You can type the characters manually…
You don't have to do anything special to have the control characters (or other "unusual" characters) in your strings. You just need to be able to type them into the editor. How easy it will be will depend on your editor. In Emacs, and in at least some terminal emulators, you can press Ctrl-Q followed by another character to insert that character literally. Thus, you can press Ctrl-Q followed by Escape to insert a literal #\escape character. How it appears will depend on the terminal emulator or editor. In my terminal, the literal Escape character is displayed as ^[
. Thus, I end up with:
(format t "^[[1;31mhello^[[0!")
; ** **
; result of C-Q Esc
This gives me some red text, as in your example:

…or use a library to make it easier!
If you don't want your source to contain characters that might not be easily readable, you might look into something like Edi Weitz's CL-INTERPOL:
CL-INTERPOL is a library for Common Lisp which modifies the
reader so that you can have interpolation within strings similar to
Perl or Unix Shell scripts.

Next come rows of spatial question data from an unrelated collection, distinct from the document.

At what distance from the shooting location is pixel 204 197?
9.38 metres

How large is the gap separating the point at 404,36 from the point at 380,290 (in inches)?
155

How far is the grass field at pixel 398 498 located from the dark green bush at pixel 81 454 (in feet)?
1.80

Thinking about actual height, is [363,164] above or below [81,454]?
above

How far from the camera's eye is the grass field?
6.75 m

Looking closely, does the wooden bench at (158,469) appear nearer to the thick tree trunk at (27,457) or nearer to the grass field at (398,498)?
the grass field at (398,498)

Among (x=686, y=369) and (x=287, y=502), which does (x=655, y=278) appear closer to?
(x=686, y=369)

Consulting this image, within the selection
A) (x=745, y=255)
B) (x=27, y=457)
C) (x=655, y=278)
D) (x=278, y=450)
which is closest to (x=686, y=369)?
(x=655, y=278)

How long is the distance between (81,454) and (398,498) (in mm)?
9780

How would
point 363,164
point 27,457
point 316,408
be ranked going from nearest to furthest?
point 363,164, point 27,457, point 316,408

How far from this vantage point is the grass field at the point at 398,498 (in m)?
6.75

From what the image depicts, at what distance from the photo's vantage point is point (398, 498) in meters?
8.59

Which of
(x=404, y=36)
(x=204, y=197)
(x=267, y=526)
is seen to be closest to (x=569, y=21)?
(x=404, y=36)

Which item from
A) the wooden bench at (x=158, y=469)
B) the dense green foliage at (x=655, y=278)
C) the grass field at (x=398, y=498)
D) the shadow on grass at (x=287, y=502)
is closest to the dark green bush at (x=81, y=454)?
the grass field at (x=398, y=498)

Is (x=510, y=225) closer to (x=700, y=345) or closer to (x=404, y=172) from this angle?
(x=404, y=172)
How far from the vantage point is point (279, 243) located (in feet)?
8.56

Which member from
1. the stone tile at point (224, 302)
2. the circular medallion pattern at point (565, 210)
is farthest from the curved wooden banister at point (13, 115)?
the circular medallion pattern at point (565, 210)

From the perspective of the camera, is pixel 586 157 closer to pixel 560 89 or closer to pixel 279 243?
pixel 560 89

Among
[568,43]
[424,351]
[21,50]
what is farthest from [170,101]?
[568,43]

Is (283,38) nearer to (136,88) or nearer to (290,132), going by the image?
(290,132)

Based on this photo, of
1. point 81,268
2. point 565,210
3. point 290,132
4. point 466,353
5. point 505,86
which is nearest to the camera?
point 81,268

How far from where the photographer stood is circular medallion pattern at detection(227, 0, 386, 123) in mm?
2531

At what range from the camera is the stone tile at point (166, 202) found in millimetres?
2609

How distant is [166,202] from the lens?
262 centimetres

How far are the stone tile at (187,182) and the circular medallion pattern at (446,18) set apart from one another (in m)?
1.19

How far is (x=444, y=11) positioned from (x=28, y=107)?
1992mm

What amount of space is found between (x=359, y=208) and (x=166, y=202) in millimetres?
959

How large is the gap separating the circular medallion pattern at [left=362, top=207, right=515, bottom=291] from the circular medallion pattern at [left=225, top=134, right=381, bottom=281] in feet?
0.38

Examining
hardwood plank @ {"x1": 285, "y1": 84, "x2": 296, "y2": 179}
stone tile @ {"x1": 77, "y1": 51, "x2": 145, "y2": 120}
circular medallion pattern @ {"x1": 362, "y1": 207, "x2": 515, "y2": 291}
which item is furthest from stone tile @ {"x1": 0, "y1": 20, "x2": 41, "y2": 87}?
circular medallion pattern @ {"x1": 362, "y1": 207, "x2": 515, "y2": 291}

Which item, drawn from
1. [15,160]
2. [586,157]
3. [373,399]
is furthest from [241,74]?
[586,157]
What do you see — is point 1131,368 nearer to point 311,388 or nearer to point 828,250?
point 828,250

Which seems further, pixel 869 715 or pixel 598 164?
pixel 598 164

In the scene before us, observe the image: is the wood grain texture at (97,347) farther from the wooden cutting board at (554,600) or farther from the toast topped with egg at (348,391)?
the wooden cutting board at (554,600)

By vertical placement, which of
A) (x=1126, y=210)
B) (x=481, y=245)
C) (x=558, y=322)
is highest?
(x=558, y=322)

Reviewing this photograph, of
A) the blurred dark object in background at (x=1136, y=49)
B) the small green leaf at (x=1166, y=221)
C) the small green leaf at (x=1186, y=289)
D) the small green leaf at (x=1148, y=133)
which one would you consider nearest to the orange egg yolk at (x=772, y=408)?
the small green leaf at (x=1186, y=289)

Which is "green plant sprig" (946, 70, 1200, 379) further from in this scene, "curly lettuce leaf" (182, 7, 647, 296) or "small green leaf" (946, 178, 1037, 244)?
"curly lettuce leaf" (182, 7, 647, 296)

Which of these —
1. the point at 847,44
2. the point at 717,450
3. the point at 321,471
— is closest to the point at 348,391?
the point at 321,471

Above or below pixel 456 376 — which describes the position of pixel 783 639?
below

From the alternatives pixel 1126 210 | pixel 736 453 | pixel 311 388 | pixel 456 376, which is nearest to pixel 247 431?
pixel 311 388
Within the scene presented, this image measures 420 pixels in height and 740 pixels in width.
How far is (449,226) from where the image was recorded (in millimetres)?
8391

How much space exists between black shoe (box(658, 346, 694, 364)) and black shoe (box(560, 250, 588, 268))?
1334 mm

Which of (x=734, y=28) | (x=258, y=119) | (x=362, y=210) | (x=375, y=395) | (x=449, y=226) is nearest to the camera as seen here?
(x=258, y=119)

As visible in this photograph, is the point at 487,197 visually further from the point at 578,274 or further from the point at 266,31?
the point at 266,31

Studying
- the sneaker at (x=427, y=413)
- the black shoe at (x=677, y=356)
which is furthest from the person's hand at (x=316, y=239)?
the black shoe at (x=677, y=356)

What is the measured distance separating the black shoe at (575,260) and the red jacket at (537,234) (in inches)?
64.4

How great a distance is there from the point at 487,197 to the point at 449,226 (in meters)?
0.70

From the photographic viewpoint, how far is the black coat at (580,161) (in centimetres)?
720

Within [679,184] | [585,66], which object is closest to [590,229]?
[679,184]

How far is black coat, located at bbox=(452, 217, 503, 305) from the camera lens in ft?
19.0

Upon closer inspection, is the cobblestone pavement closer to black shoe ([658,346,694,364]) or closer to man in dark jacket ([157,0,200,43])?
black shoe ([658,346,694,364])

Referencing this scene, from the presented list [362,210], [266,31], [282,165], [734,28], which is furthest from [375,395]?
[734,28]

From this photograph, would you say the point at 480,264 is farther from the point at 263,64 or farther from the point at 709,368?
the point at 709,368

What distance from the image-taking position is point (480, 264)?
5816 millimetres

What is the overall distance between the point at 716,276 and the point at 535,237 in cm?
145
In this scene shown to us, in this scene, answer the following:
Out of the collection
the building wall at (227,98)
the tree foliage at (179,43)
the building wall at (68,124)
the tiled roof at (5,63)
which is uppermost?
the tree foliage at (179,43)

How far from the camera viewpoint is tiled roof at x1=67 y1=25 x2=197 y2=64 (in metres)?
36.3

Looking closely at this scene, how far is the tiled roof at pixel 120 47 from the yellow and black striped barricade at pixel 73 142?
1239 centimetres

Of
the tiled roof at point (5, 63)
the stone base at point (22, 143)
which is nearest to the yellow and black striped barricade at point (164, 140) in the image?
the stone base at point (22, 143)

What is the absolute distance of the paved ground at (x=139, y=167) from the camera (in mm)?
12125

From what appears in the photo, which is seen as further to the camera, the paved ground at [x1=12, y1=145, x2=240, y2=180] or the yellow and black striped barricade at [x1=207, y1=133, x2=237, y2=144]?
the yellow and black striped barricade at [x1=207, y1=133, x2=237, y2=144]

It also provides various ways to insert
arbitrary characters into literal strings even if your editor/IDE
doesn't support them. Here's an example:
* (let ((a 42))
#?"foo: \xC4\N{Latin capital letter U with diaeresis}\nbar: ${a}")
"foo: ÄÜ
bar: 42"
Using CL-INTERPOL, this becomes easy:
* (interpol:enable-interpol-syntax)
* (format t #?"\e[1;31mhello\e[0m!")
hello! ; there's color here, honest!